__Assignment 1__
Answer these questions from the letter to the Bohemian waxwings, one line each, marked the same way.
(a) What tree overlooks the writer's parking stall?
(b) What body part does the letter say the waxwings have evolved to break down alcohol?
(c) How old is the writer's child?
__Assignment 2__
Carry on writing the letter to the Bohemian waxwings, picking up right after its last sentence and keeping the same voice.

(Text under study begins)

(Based loosely On Science)
Dear Bohemian Waxwings,
Your public drunkenness has become a problem for me, and it’s time we had a chat.
Let me start by saying I’ve done a lot to accommodate your lifestyle. When you arrive en mass in late fall and start defecating berries all over my car, do I hack down the mountain ash tree overlooking my parking stall? No. Maybe I should, though, because apparently at the peak of your fruit gobbling, you guys are torpedo-pooping every four minutes.
I tolerate this because you bring a welcome heartiness and brush of colour to our winter landscape, and also because no one expects your small brains to comprehend the cost of auto-body paint. I also understand that rotting fruit is rich in sugar, but not so much in other nutrients, so you really need to pack it in to get what you need. You’re just trying to make a living in this, the southern reaches of your range. It certainly can’t be easy on those -30 C days.
The problem is, that some of the berries you are scarfing down are fermenting—producing ethanol that you and I both know makes you a little loopy. Look, I’m not judging. Everyone wants to unwind with a little berry juice once in a while. But there’s a limit, and sucking it back until you can’t fly is way beyond it.
“But we’re birds,” you say, “we can’t metabolize ethanol!” Well, the jig is up. My sources tell me you have extra large livers evolved expressly for the purpose of breaking down booze. Pound for pound, you do it better than us! You just need to cut back a few hundred berries, that’s all.
What’s that? You’re not hurting anyone? It’s so like you to not consider the collateral damage of your drunken escapades. Besides needlessly breaking your own necks, you seem to manage to injure yourselves repeatedly in front of my eight-year-old. How many times do we have to arrive home from school, only to witness you passed out in a yard sale of berry excrement and feathers, your breath shallow from intoxication?

(Text under study ends)
(Entries provided begins)

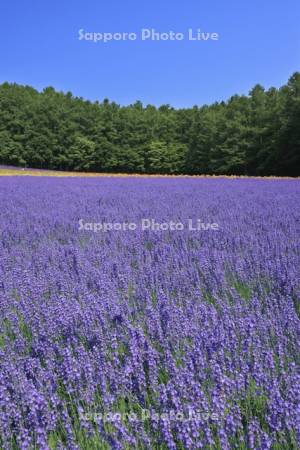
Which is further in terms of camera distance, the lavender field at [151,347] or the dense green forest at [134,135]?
the dense green forest at [134,135]

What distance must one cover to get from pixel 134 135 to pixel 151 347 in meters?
37.7

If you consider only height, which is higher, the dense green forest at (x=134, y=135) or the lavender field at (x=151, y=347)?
the dense green forest at (x=134, y=135)

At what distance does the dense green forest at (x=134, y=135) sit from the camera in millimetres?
32594

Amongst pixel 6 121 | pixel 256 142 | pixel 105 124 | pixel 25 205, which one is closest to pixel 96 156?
pixel 105 124

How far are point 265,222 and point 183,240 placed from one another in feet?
4.73

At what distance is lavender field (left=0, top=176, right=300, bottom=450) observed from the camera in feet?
5.41

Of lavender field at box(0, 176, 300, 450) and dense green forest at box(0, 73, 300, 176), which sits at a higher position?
dense green forest at box(0, 73, 300, 176)

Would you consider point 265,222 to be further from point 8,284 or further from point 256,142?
point 256,142

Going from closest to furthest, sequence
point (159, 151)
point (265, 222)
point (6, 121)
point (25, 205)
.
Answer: point (265, 222) < point (25, 205) < point (159, 151) < point (6, 121)

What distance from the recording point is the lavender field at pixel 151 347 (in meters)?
1.65

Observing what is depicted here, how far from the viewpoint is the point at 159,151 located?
1476 inches

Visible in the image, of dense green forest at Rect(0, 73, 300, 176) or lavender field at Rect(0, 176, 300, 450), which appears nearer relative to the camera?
lavender field at Rect(0, 176, 300, 450)

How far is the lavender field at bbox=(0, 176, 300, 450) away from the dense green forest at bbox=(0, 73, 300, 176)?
2822 cm

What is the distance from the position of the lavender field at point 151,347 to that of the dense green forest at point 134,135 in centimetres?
2822
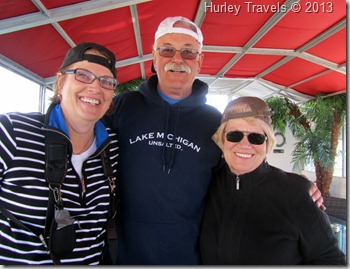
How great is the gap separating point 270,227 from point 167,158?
0.55 m

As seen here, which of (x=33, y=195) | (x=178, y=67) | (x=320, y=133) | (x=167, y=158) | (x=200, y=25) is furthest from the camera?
(x=320, y=133)

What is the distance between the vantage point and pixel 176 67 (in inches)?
58.4

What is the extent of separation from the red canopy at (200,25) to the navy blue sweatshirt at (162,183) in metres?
1.93

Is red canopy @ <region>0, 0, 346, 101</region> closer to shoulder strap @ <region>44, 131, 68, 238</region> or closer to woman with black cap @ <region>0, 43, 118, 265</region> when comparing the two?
woman with black cap @ <region>0, 43, 118, 265</region>

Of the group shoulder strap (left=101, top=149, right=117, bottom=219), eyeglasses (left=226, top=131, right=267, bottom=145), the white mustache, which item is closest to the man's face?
the white mustache

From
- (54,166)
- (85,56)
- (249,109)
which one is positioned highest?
(85,56)

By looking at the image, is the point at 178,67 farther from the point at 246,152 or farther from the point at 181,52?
the point at 246,152

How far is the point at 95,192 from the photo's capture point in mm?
1167

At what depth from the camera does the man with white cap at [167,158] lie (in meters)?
1.36

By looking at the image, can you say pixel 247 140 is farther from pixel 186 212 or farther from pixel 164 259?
pixel 164 259

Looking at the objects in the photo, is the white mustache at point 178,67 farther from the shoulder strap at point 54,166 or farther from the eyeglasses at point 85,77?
the shoulder strap at point 54,166

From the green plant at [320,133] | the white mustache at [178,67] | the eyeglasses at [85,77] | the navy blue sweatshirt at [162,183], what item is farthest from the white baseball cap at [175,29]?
the green plant at [320,133]

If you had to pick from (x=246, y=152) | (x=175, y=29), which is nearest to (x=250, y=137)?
(x=246, y=152)

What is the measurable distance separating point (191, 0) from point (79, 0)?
134 centimetres
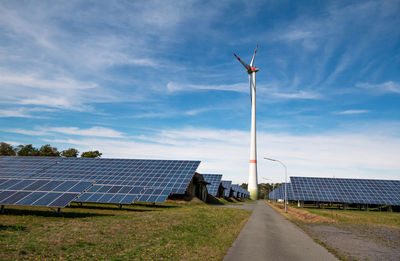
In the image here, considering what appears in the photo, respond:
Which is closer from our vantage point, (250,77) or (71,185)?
(71,185)

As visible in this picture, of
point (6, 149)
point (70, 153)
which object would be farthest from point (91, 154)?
point (6, 149)

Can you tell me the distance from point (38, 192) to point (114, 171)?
25.0 m

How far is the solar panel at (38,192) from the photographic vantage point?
60.2 ft

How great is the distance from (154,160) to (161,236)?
37.3 meters

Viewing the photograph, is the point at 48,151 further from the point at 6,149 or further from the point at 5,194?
the point at 5,194

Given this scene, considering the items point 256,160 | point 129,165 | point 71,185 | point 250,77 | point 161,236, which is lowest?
point 161,236

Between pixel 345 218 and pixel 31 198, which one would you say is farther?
pixel 345 218

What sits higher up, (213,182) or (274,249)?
(213,182)

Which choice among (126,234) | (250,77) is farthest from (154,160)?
(250,77)

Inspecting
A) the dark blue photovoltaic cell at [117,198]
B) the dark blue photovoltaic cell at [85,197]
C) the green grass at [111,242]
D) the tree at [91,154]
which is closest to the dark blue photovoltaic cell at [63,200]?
the green grass at [111,242]

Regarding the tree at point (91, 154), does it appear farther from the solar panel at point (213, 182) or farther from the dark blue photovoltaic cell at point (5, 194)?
the dark blue photovoltaic cell at point (5, 194)

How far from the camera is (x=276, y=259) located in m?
10.8

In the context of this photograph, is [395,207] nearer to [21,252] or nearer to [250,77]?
[250,77]

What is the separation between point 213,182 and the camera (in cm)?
6756
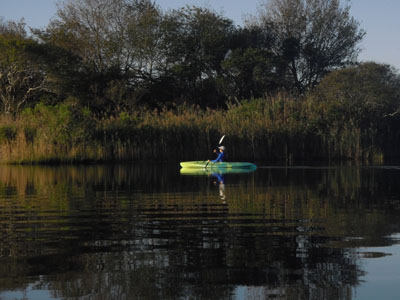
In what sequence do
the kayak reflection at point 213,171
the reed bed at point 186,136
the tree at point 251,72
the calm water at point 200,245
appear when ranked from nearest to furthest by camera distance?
the calm water at point 200,245 < the kayak reflection at point 213,171 < the reed bed at point 186,136 < the tree at point 251,72

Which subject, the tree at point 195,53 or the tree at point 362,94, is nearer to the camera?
the tree at point 362,94

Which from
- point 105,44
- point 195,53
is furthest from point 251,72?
point 105,44

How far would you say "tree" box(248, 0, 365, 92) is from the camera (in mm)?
44406

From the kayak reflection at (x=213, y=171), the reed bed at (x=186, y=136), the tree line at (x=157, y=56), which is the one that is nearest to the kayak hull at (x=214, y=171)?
the kayak reflection at (x=213, y=171)

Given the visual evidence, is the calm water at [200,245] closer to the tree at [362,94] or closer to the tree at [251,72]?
the tree at [362,94]

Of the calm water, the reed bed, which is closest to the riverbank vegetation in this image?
the reed bed

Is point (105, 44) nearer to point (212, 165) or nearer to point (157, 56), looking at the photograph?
point (157, 56)

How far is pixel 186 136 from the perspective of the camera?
25.0 meters

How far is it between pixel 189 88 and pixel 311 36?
10.4 meters

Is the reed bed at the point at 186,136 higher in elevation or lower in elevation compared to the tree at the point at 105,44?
lower

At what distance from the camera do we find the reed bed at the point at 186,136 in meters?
23.7

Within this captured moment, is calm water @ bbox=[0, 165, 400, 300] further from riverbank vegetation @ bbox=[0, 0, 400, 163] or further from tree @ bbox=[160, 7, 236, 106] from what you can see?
tree @ bbox=[160, 7, 236, 106]

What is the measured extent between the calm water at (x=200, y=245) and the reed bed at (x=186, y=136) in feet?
39.4

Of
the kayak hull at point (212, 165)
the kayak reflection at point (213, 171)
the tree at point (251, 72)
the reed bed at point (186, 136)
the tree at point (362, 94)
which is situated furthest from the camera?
the tree at point (251, 72)
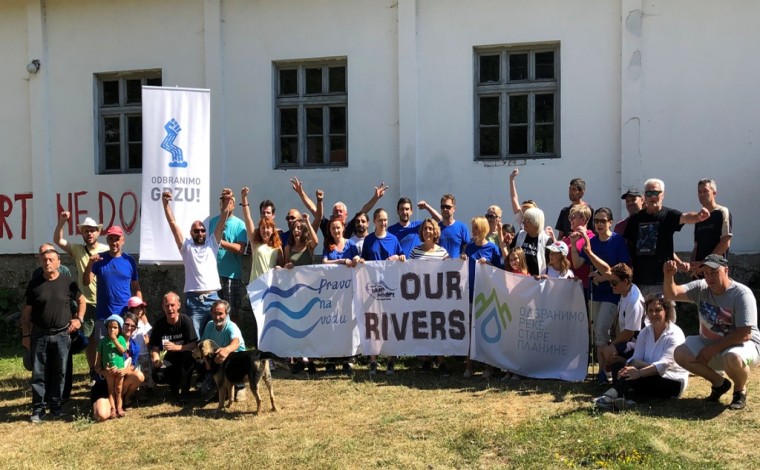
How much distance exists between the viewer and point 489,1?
36.4 feet

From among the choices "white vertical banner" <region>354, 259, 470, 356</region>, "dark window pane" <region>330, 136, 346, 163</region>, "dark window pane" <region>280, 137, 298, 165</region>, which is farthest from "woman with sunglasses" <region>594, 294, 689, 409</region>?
"dark window pane" <region>280, 137, 298, 165</region>

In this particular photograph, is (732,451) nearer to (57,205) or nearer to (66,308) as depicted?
(66,308)

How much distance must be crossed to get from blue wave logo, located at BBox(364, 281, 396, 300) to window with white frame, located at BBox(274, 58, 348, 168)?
3.61 m

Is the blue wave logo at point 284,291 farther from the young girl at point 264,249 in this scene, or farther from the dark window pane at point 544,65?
the dark window pane at point 544,65

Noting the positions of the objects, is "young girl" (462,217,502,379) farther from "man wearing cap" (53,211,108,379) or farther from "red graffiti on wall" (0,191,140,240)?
"red graffiti on wall" (0,191,140,240)

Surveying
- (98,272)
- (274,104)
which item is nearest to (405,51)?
(274,104)

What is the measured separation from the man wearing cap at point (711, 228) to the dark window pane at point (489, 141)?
3672 millimetres

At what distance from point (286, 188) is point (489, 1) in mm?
3949

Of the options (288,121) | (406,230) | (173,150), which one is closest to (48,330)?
(173,150)

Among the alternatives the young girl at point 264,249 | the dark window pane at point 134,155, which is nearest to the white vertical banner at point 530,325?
the young girl at point 264,249

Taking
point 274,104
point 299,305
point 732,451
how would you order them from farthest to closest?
point 274,104
point 299,305
point 732,451

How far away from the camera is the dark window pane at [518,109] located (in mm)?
11281

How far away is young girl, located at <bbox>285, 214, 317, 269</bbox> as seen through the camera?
8750 millimetres

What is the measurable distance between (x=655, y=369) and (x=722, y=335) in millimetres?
621
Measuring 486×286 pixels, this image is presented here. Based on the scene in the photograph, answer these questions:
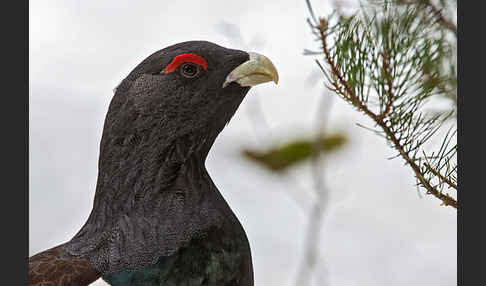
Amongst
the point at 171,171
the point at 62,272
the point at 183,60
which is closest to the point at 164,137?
the point at 171,171

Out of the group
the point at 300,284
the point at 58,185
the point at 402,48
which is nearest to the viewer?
the point at 402,48

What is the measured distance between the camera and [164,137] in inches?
63.9

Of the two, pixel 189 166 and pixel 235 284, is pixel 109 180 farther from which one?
pixel 235 284

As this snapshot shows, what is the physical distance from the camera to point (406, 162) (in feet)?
4.33

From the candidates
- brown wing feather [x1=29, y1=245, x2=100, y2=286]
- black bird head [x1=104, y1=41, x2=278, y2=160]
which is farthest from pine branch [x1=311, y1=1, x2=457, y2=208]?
brown wing feather [x1=29, y1=245, x2=100, y2=286]

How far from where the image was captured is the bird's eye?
1.62 meters

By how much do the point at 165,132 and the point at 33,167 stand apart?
2701 millimetres

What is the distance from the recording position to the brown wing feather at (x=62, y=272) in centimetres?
150

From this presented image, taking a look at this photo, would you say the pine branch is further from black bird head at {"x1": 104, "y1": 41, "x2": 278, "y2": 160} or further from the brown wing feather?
the brown wing feather

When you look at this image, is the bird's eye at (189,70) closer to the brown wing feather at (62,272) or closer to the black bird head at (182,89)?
the black bird head at (182,89)

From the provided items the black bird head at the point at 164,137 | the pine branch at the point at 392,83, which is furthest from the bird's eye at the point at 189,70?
the pine branch at the point at 392,83

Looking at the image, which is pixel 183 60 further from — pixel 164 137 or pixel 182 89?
pixel 164 137

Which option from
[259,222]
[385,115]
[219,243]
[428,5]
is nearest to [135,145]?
[219,243]

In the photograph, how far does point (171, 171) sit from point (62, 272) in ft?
1.12
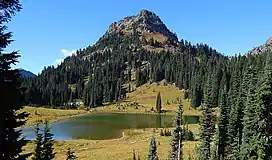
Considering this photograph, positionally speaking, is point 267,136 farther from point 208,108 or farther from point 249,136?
point 208,108

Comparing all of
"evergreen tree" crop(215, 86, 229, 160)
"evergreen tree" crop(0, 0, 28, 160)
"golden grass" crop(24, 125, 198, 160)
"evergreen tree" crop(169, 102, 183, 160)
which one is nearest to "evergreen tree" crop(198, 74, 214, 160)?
"evergreen tree" crop(169, 102, 183, 160)

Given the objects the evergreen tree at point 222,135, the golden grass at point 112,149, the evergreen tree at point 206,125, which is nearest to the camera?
the evergreen tree at point 206,125

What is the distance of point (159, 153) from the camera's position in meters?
67.7

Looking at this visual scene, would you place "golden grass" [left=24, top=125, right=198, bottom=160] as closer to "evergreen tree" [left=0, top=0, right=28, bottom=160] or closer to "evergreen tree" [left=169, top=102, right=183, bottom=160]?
"evergreen tree" [left=169, top=102, right=183, bottom=160]

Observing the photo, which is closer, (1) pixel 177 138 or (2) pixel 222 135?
(1) pixel 177 138

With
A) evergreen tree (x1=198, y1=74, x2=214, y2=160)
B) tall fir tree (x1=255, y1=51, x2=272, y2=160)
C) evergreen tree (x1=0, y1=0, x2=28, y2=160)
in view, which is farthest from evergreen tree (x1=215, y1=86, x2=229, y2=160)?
evergreen tree (x1=0, y1=0, x2=28, y2=160)

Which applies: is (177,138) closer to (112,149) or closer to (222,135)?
(222,135)

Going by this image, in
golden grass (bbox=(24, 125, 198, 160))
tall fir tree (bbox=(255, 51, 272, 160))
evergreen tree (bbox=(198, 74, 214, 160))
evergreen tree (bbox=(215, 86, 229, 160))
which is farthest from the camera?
golden grass (bbox=(24, 125, 198, 160))

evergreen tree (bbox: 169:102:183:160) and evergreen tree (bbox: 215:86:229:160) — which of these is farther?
evergreen tree (bbox: 215:86:229:160)

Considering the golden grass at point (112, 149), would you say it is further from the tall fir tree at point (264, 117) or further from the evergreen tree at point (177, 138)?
the tall fir tree at point (264, 117)

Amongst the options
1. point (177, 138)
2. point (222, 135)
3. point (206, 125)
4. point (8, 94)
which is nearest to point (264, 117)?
point (177, 138)

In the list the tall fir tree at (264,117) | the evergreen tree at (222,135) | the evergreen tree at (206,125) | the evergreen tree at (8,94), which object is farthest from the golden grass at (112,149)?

(Entries provided ends)

__Exercise result 1__
(a) A mountain ash tree.
(b) Extra large livers.
(c) Eight years old.

__Exercise result 2__
Now, instead of doing homework and cooking dinner, we’re setting up an outdoor infirmary. A mobile waxwing hospital made of cardboard boxes and fluffy towels. Here, my son gently tends to you, tears wobbling on the brims of his eyes as he stands vigilant and hopes you “wake up.”
While I console the boy, I also have to guard you against my cat, a predator that has spent his entire outdoor life on a leash so that he doesn’t kill you and your mates. He stares unblinkingly at me, as if wondering why I can’t cut him this one break and let him at you. Then he stands on his hind legs inside the front door, his nose and paws pressed to the glass as he watches you trying to sober up on the front step.
I’m sure he fantasizes about lying under the kitchen window waiting for one of you dingbats to hit it and fall directly into his mouth. He is watching you, my little masked friends, and there may come a day when I am not there to protect you.
So you see, whether you intend it or not, your tendency to overindulge has consequences, and I for one would like you to get your feathery act together. To be plain, LAY OFF THE BOOZE BERRIES. This isn’t a college party at the mountain ash fraternity. For crying out loud, you are adults (I can tell by your plumage).